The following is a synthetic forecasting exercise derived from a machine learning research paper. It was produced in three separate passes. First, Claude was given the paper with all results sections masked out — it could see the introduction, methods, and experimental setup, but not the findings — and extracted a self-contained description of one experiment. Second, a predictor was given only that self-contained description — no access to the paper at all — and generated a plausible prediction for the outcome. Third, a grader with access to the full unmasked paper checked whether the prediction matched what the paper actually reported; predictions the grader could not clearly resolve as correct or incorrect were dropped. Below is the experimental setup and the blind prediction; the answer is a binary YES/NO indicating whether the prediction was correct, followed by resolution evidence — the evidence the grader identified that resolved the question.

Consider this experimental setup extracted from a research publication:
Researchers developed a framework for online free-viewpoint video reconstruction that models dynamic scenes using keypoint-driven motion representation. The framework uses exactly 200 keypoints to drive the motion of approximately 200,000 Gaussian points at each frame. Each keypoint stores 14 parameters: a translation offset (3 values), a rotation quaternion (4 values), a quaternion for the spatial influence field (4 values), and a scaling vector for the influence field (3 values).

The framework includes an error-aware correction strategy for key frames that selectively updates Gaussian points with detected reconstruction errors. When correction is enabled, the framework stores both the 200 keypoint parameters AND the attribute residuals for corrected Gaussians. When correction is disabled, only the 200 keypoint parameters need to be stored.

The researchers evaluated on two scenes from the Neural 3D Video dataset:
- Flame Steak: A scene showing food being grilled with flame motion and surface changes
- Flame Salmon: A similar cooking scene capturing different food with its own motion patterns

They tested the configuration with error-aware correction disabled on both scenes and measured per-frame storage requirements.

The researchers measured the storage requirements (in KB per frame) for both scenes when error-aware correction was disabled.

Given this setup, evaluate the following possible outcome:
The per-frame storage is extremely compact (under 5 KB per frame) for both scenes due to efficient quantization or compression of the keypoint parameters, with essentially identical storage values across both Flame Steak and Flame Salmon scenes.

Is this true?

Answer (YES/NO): NO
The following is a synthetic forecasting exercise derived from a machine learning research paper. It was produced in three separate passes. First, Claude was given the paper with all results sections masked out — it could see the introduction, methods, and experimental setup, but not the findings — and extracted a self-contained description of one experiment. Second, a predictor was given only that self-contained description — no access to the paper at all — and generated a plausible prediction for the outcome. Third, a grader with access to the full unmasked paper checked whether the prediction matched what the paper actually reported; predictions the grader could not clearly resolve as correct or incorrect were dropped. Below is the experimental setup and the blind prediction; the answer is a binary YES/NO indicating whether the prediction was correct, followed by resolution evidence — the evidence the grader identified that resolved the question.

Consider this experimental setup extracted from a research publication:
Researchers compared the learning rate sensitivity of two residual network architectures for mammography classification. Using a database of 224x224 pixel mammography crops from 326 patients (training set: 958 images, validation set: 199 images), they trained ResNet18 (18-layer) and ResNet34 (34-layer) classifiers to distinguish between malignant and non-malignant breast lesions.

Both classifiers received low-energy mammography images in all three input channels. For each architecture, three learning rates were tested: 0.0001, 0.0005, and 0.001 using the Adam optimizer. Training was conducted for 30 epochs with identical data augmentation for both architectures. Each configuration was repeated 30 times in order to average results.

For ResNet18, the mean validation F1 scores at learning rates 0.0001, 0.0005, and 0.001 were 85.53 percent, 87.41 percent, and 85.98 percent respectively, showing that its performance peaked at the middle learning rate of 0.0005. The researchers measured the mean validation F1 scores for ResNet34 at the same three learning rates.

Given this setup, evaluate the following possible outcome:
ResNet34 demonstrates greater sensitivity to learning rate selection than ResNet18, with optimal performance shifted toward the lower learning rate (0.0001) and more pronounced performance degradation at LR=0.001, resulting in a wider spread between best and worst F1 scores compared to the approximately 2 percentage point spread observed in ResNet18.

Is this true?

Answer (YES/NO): NO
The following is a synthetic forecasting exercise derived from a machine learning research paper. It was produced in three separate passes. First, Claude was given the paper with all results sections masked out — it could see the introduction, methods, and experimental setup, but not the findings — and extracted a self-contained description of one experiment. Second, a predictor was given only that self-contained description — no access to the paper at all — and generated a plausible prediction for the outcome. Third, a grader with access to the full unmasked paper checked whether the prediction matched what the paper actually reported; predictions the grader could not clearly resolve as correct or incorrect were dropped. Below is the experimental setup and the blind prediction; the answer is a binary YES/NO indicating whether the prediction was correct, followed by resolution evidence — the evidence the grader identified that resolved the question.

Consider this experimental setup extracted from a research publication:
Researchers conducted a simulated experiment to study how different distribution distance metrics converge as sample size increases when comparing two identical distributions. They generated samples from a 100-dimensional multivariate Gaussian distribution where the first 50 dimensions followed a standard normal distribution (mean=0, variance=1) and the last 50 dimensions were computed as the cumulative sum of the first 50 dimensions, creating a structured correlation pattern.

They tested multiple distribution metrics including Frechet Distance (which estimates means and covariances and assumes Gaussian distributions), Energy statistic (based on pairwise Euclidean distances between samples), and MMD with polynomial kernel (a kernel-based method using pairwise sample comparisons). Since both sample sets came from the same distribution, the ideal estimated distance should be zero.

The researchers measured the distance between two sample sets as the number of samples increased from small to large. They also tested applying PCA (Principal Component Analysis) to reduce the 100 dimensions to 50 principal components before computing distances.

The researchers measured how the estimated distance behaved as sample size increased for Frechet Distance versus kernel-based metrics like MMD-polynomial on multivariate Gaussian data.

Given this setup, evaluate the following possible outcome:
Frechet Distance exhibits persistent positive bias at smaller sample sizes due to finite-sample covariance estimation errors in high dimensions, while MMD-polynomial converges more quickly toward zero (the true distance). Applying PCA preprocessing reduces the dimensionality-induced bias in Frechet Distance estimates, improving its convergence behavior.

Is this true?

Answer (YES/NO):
######
**TASK ITEM**
The answer must be every line from the records above that contains the word "Salmon", copied in full.

**RESPONSE**
- Flame Salmon: A similar cooking scene capturing different food with its own motion patterns
The per-frame storage is extremely compact (under 5 KB per frame) for both scenes due to efficient quantization or compression of the keypoint parameters, with essentially identical storage values across both Flame Steak and Flame Salmon scenes.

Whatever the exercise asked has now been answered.